For Harris, the current furore around plastics has created an opportunity for the retailer to “push the boundaries” on what can be achieved in reducing single-use plastics, provided it doesn’t create trade-offs for food waste. 

“The reason we use plastics is to protect quality and prolong shelf life for food,” Harris said. “We have to weigh up the environmental benefits of the packaging against the environmental benefits of prolonging the shelf life of a product so that we or a customer don’t end up throwing it away.

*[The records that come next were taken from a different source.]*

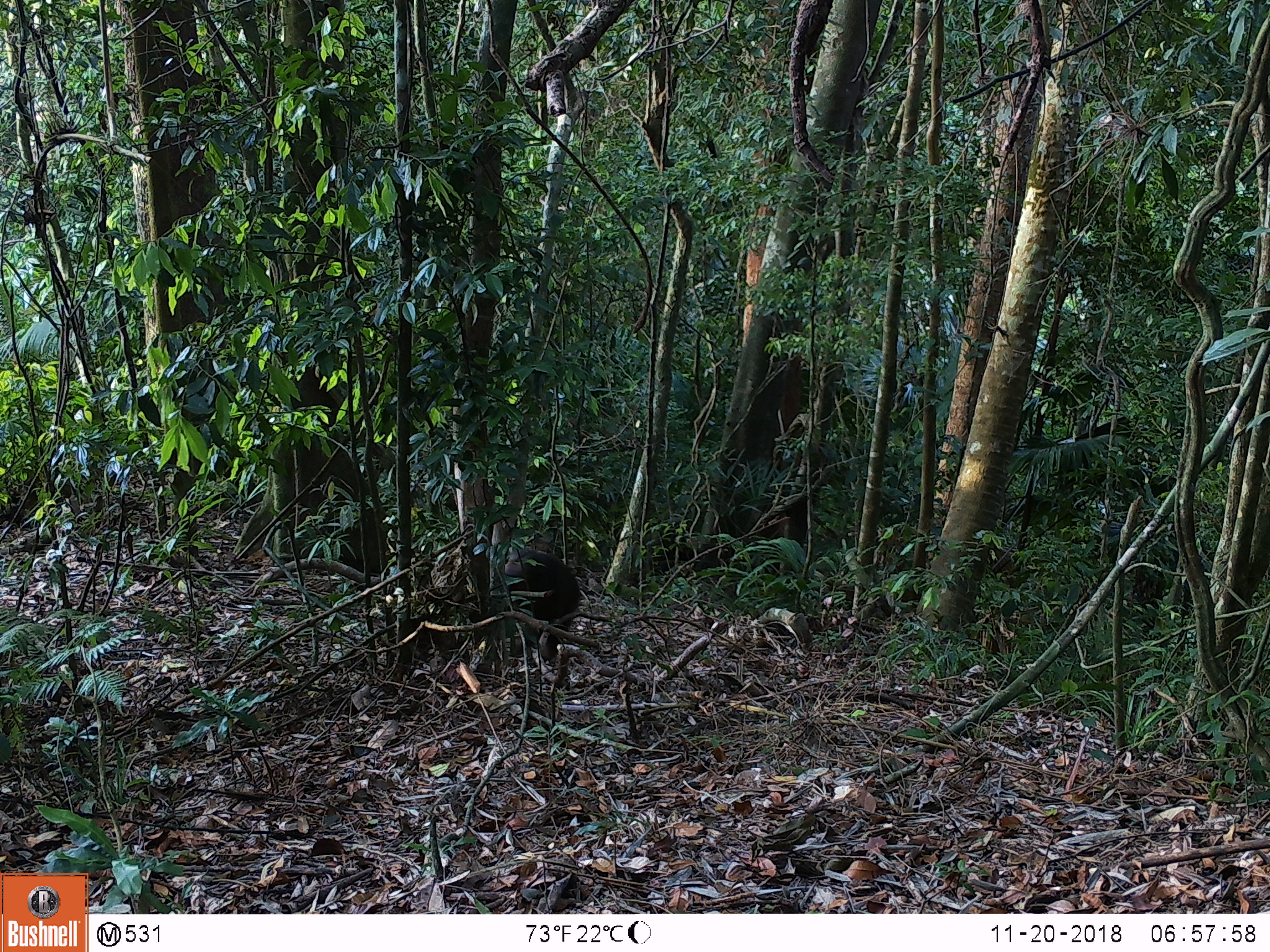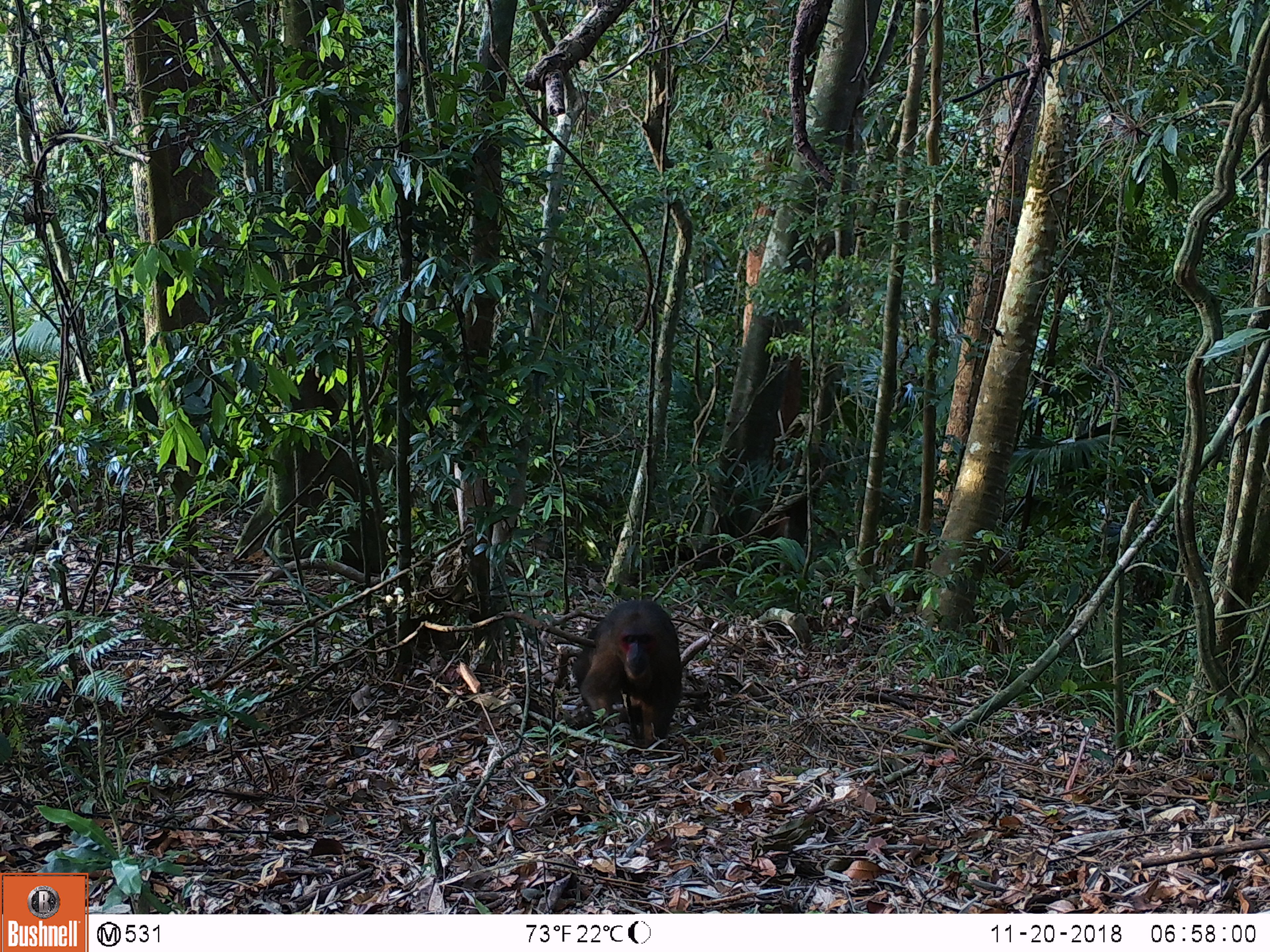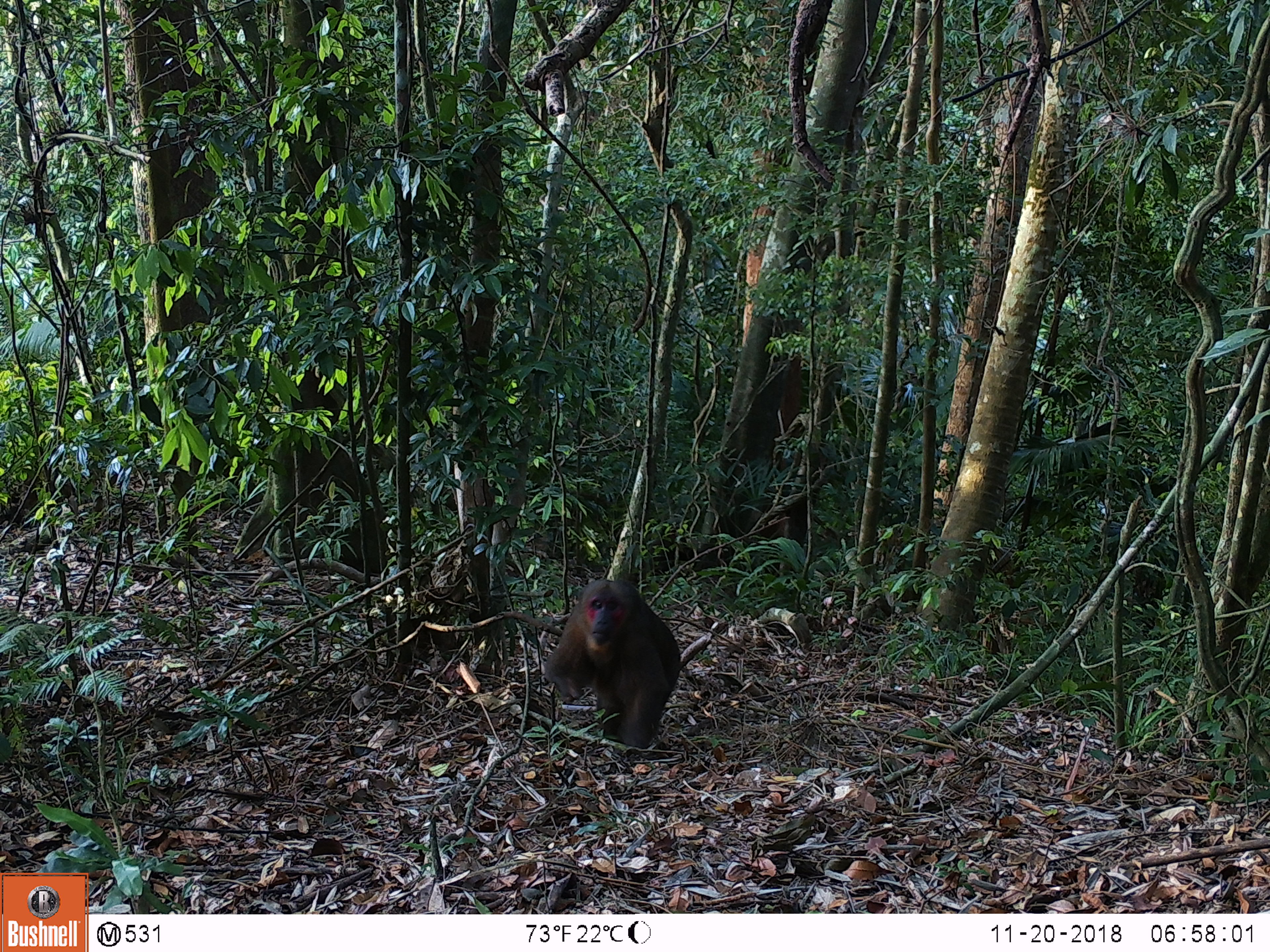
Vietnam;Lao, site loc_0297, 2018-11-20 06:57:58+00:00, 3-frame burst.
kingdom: Animalia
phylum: Chordata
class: Mammalia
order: Primates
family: Cercopithecidae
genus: Macaca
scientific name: Macaca arctoides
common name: stump-tailed macaque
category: stump tailed macaque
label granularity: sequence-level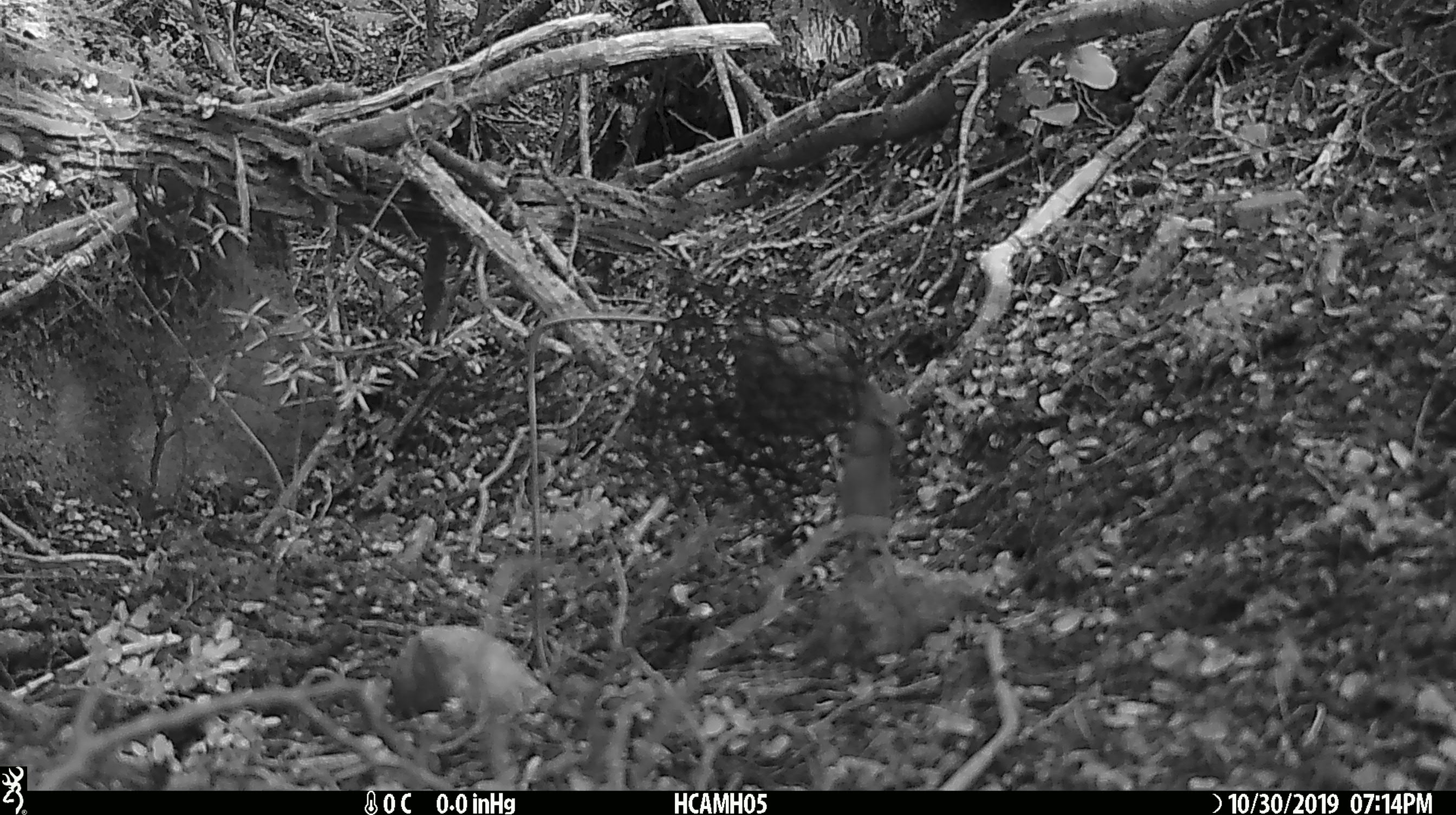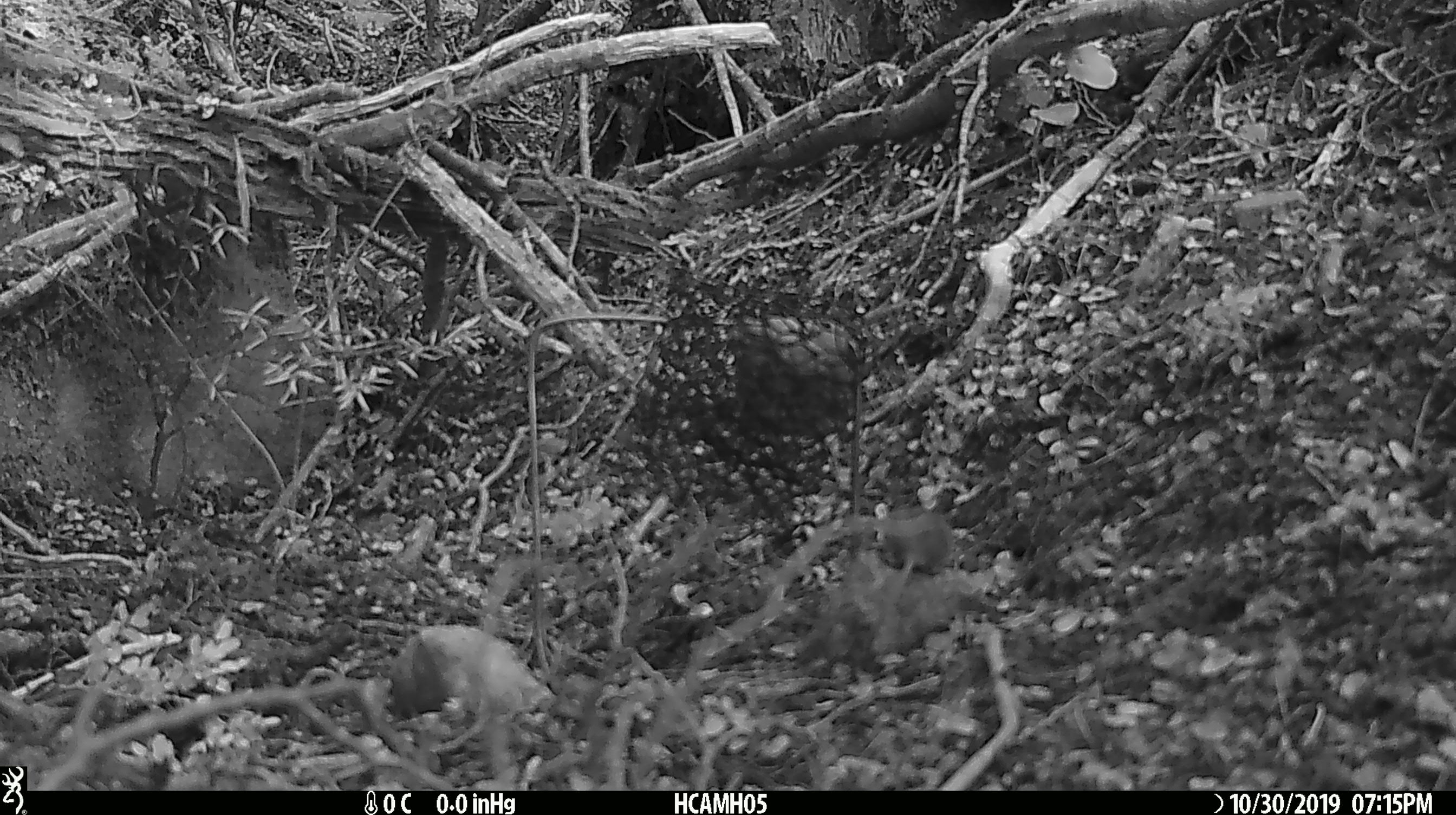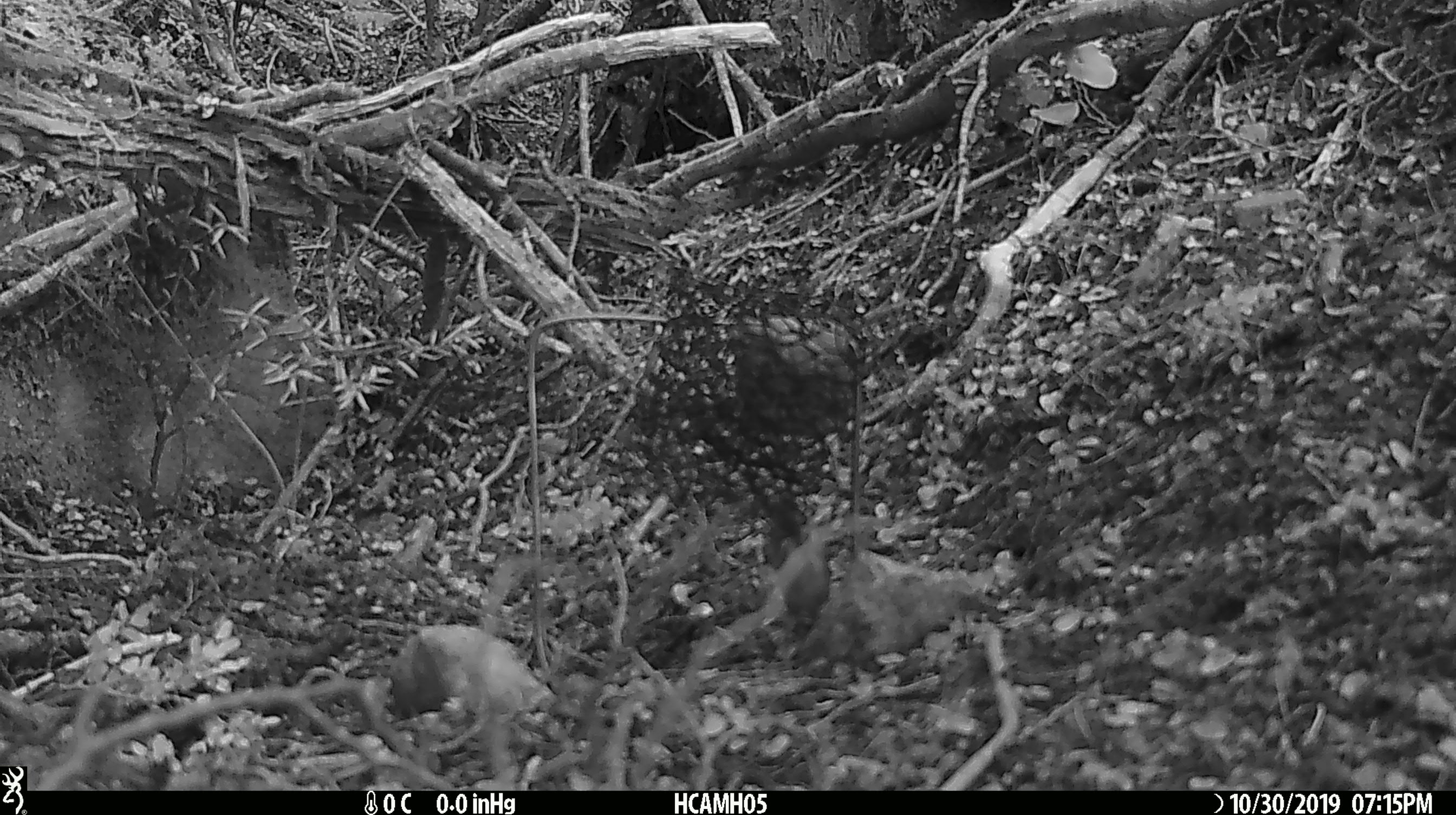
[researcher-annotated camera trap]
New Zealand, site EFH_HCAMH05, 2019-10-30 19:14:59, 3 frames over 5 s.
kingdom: Animalia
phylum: Chordata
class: Mammalia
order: Rodentia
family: Muridae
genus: Mus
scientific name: Mus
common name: mouse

We are going to be taking packaging off some items to see where we can push the boundaries and remove it without any negative impact on food waste or quality.”

Waitrose’s balanced approach to plastics has seen it home in on “problem” plastics in the first instance, such as single-use items and black plastics. As such, the firm is now trialling fibre-based packaging across its range of Italian ready meals. These will replace the black plastic trays currently used for three of its Italian ready meal products with the alternative material, which it claims is 100% FSC-certified and widely recyclable. Harris also noted that some plastic replacements are still too costly for businesses to implement. Citing coffee cups, she claimed that it is relatively easy economic shift from disposable to reusable variants, but that introducing refill stations at shops “is a much different conversation” – although Waitrose is looking to introduce refill stations at locations where refurbishing and retrofitting has been scheduled.

The panel discussion seemed to be in a consensus, then, that rapid moves away from certain plastics could create unintended consequences in the near future. Could it be that, in 10 years’ time, we are debating the use of field crops for packaging when land use for food becomes strained, or whether biodegradable and oxy-degradable are, in fact, forms of greenwash? And, as Part Two of the Big Plastics Debate goes onto explore, there is a huge societal aspect to the conversation which must also be considered.